De Afdeling advisering van de Raad van State komt tot de conclusie dat, anders dan door de regering wordt beoogd, de voorliggende nota van wijziging niet kan dienen als indiening van een zelfstandig wetsvoorstel voor de begroting van Wonen en Rijksdienst. Nu deze nota van wijziging inmiddels reeds is ingediend bij de Tweede Kamer, is de situatie ontstaan waarbij bepaalde begrotingsonderdelen wel zijn geschrapt uit de begrotingsstaten van het ministerie van Binnenlandse Zaken en Koninkrijksrelaties voor het jaar 2013, maar dat gelijktijdig daarmee voor die zelfde onderdelen niet is voorzien in een nieuwe begrotingsautorisatie. Omdat het om een begroting gaat, kan daar, gezien het samenstel van in deze relevante (grond)wettelijke bepalingen, op dit moment ook niet eenvoudig met een nieuw wetsvoorstel in worden voorzien.

De Afdeling is daarom van oordeel dat met een nieuwe nota van wijziging de status quo ante zal moeten worden hersteld, om te voorkomen dat de programmaminister voor Wonen en Rijksdienst in de begroting voor 2013 in het geheel niet over middelen beschikt. Voorts zou bij – nieuwe – nota van wijziging ook een bepaling kunnen worden toegevoegd aan het bij de Tweede Kamer aanhangige begrotingsvoorstel voor BZK, waarin uitdrukkelijk wordt omschreven voor welke onderdelen van de begroting van BZK de minister voor Wonen en Rijksdienst, als het gaat om het doen van uitgaven, zelfstandig verantwoordelijk is. Bij gelegenheid van Prinsjesdag 2013 zal dan, voor de begroting 2014, indien gewenst alsnog de eigen programmabegroting tot stand kunnen worden gebracht.

Blijkens de mededeling van de Directeur van Uw kabinet van 19 december 2012, nr.12 003076, machtigde Uwe Majesteit de Afdeling advisering van de Raad van State haar advies inzake de bovenvermelde nota van wijziging rechtstreeks aan mij te doen toekomen. Dit advies, gedateerd 19 december 2012, nr. W04.12.0504/I, bied ik U hierbij aan.

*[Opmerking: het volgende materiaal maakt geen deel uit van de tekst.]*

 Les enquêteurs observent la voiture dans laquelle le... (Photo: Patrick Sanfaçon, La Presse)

De nota van wijziging geeft de Afdeling advisering van de Raad van State aanleiding tot het maken van inhoudelijke opmerkingen.

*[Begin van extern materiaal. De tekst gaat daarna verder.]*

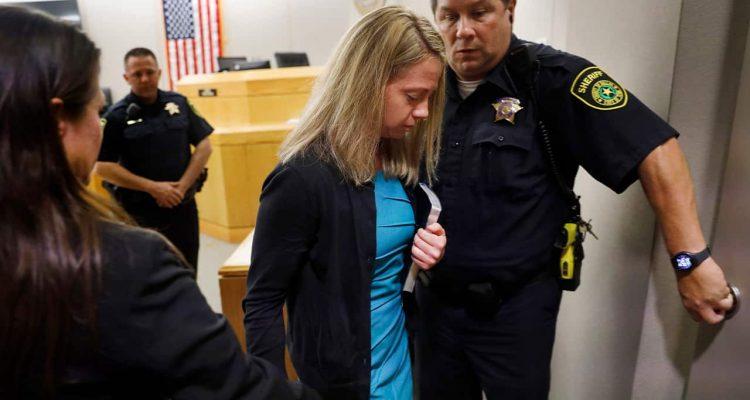Photo of Amber Guyger leaving court for jail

Naar aanleiding van het advies van de Afdeling merk ik het volgende op.

1. Procedure indiening wetsvoorstellen

De Rijksbegroting 2013 (waarvan de verschillende begrotingshoofdstukken onderdeel uitmaken) is op 18 september 2012 door de regering bij de Tweede Kamer ingediend. Het huidige kabinet is op 5 november 2013 beëdigd. Daarin hebben twee programmaministers zitting. Om begrijpelijke redenen zijn voor hen in de Rijksbegroting 2013 nog geen separate begrotingshoofdstukken voorzien. De regering wil hierin thans met betrekking tot de programmaminister voor Wonen en Rijksdienst voorzien door hangende de parlementaire behandeling van de begroting van het ministerie van Binnenlandse Zaken en Koninkrijksrelaties (BZK) voor het jaar 2013, de begrotingsstaten die betrekking hebben op de verantwoordelijkheid van deze programmaminister bij nota van wijziging te schrappen in de begroting van het ministerie van BZK en deze onder te brengen in een nieuw bij dezelfde nota van wijziging in te dienen wetsvoorstel. Dit geeft de Afdeling aanleiding het volgende op te merken.

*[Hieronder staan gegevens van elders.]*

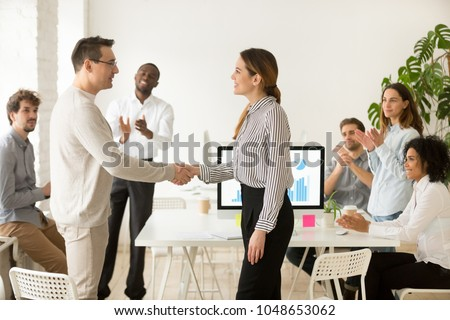 Smiling female boss promoting rewarding handshaking motivated worker showing respect while team applauding congratulating colleague at group meeting, appreciation and employee recognition concept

Artikel III van de nota van wijziging bevat een tekst die bedoeld is om te dienen als de tekst van een voorstel van wet met betrekking tot de begroting voor Wonen en Rijksdienst. Een tekst is echter niet reeds daarom een wetsvoorstel omdat deze de bewoording en gedaante heeft van een wetsvoorstel. Vereist is bovendien dat die tekst volgens bepaalde procedurele stappen bij de Staten-Generaal is ingediend (ministerraad, advies Afdeling advisering van de Raad van State,1 indiening bij de Tweede Kamer bij Koninklijke boodschap). De voorliggende tekst is niet via deze reguliere stappen bij de Tweede Kamer ingediend. Voor zover de tekst zich voordoet als begrotingsvoorstel, is voorts voorbij gegaan aan de positie van de Algemene Rekenkamer met betrekking tot begrotingswetten op grond van de Comptabiliteitswet 2001 (Cw 2001).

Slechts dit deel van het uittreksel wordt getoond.